Assignment: Reproduce each record verbatim, images excluded.

[Image-text web data]
────

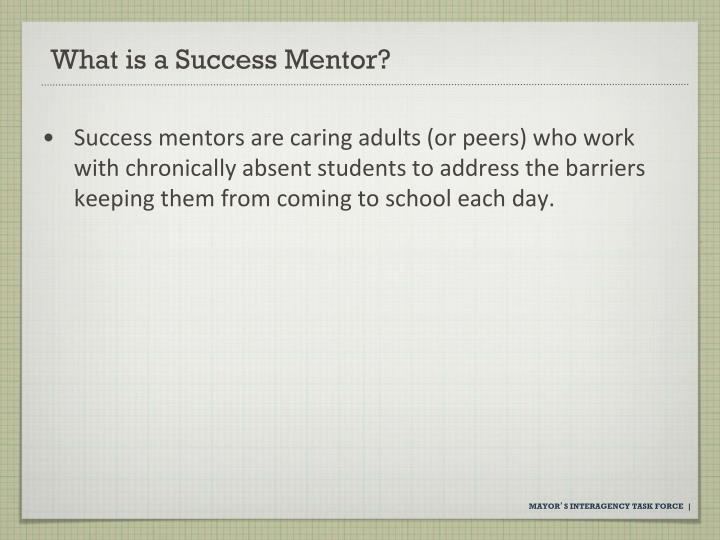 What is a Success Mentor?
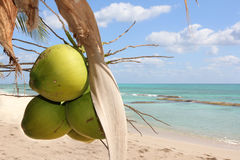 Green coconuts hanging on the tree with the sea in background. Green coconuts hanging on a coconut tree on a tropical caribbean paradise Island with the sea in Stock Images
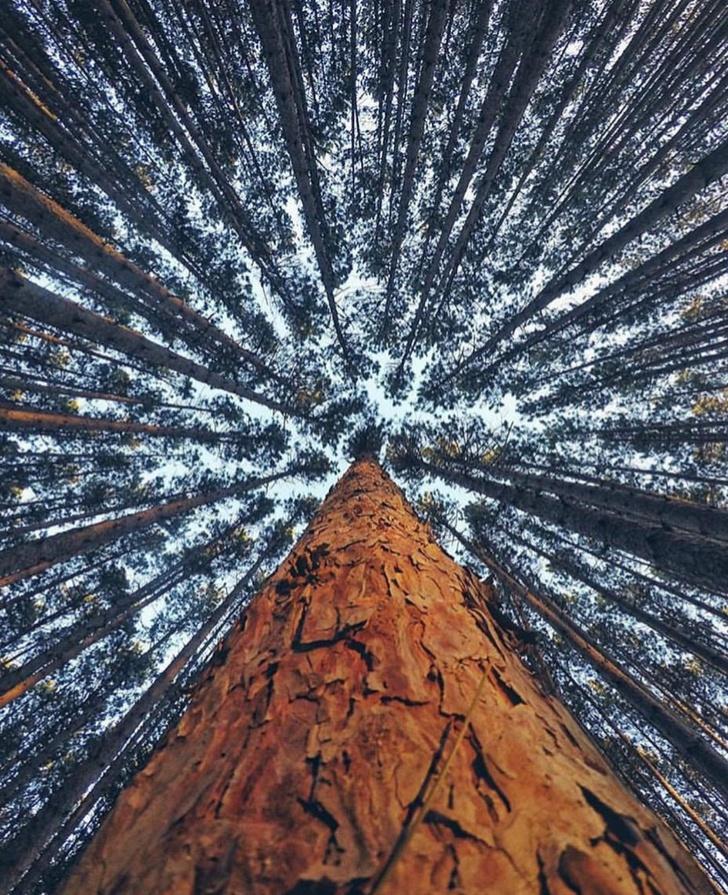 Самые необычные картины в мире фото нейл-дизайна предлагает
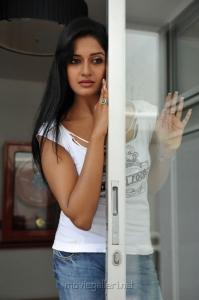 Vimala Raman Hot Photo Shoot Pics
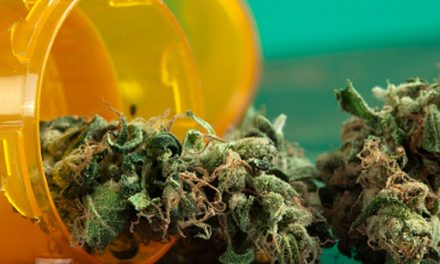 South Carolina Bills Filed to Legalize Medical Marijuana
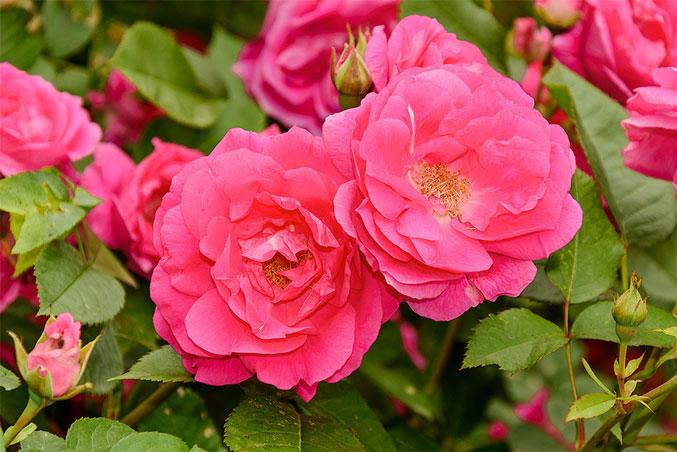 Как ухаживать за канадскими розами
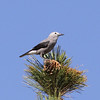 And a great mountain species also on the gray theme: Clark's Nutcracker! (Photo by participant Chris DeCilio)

────

Exercise answer:
 What is a Success Mentor?
 Green coconuts hanging on the tree with the sea in background. Green coconuts hanging on a coconut tree on a tropical caribbean paradise Island with the sea in Stock Images
 Самые необычные картины в мире фото нейл-дизайна предлагает
 Vimala Raman Hot Photo Shoot Pics
 South Carolina Bills Filed to Legalize Medical Marijuana
 Как ухаживать за канадскими розами
 And a great mountain species also on the gray theme: Clark's Nutcracker! (Photo by participant Chris DeCilio)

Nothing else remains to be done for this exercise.